[Collected data entries]
+++++
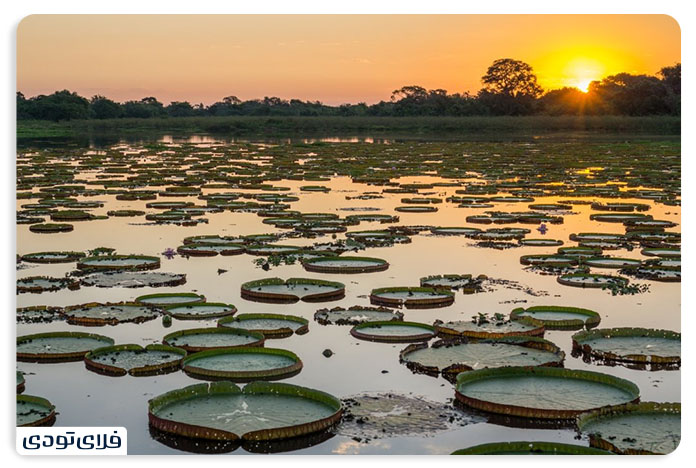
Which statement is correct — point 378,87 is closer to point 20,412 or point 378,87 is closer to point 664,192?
point 20,412

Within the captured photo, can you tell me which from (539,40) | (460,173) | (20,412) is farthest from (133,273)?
(460,173)

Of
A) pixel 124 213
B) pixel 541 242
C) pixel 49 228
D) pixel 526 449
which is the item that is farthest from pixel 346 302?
pixel 124 213

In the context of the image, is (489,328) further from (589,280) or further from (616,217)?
(616,217)

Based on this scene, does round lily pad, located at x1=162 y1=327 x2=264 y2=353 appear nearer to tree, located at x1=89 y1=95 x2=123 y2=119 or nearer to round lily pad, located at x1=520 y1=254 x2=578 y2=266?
round lily pad, located at x1=520 y1=254 x2=578 y2=266

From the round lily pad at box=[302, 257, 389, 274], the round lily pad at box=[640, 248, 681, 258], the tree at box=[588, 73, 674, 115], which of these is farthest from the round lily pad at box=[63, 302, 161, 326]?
the tree at box=[588, 73, 674, 115]

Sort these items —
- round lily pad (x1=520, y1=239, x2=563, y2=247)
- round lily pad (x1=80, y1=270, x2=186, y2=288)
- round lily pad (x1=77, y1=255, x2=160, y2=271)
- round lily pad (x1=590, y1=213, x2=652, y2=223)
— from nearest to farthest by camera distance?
1. round lily pad (x1=80, y1=270, x2=186, y2=288)
2. round lily pad (x1=77, y1=255, x2=160, y2=271)
3. round lily pad (x1=520, y1=239, x2=563, y2=247)
4. round lily pad (x1=590, y1=213, x2=652, y2=223)
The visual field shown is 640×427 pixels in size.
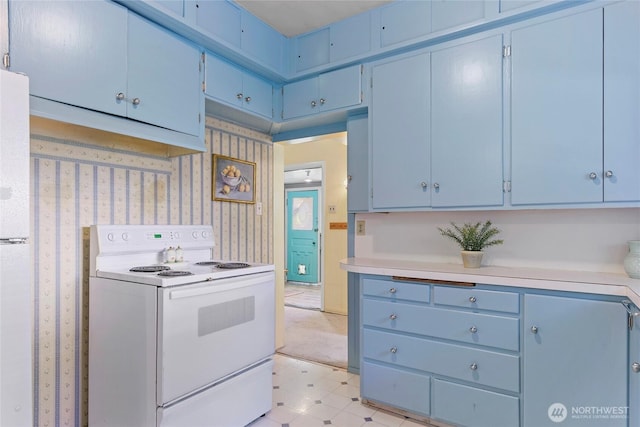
+++++
SHORT TASK: Retype every one of the items above word for word, leaving out the pictures.

REPLY TO THE EXERCISE:
Which statement is correct — point 378,87 is closer to point 20,412 or point 378,87 is closer to point 664,192?
point 20,412

Within the captured photo, can you tell me which from (539,40) | (460,173) | (20,412) is farthest from (133,273)?
(460,173)

Of
A) pixel 124 213
B) pixel 541 242
C) pixel 49 228
D) pixel 526 449
which is the item that is farthest from pixel 346 302?
pixel 124 213

In the context of the image, is (489,328) further from (589,280) or further from (616,217)?
(616,217)

Based on this scene, does round lily pad, located at x1=162 y1=327 x2=264 y2=353 appear nearer to tree, located at x1=89 y1=95 x2=123 y2=119 or nearer to round lily pad, located at x1=520 y1=254 x2=578 y2=266?
round lily pad, located at x1=520 y1=254 x2=578 y2=266

From the round lily pad at box=[302, 257, 389, 274], the round lily pad at box=[640, 248, 681, 258], the tree at box=[588, 73, 674, 115], which of these is farthest from the round lily pad at box=[63, 302, 161, 326]?
the tree at box=[588, 73, 674, 115]

Sort these items —
- round lily pad (x1=520, y1=239, x2=563, y2=247)
- round lily pad (x1=80, y1=270, x2=186, y2=288)
- round lily pad (x1=77, y1=255, x2=160, y2=271)
- round lily pad (x1=590, y1=213, x2=652, y2=223)
— from nearest to farthest by camera distance?
1. round lily pad (x1=80, y1=270, x2=186, y2=288)
2. round lily pad (x1=77, y1=255, x2=160, y2=271)
3. round lily pad (x1=520, y1=239, x2=563, y2=247)
4. round lily pad (x1=590, y1=213, x2=652, y2=223)
The visual field shown is 640×427 pixels in size.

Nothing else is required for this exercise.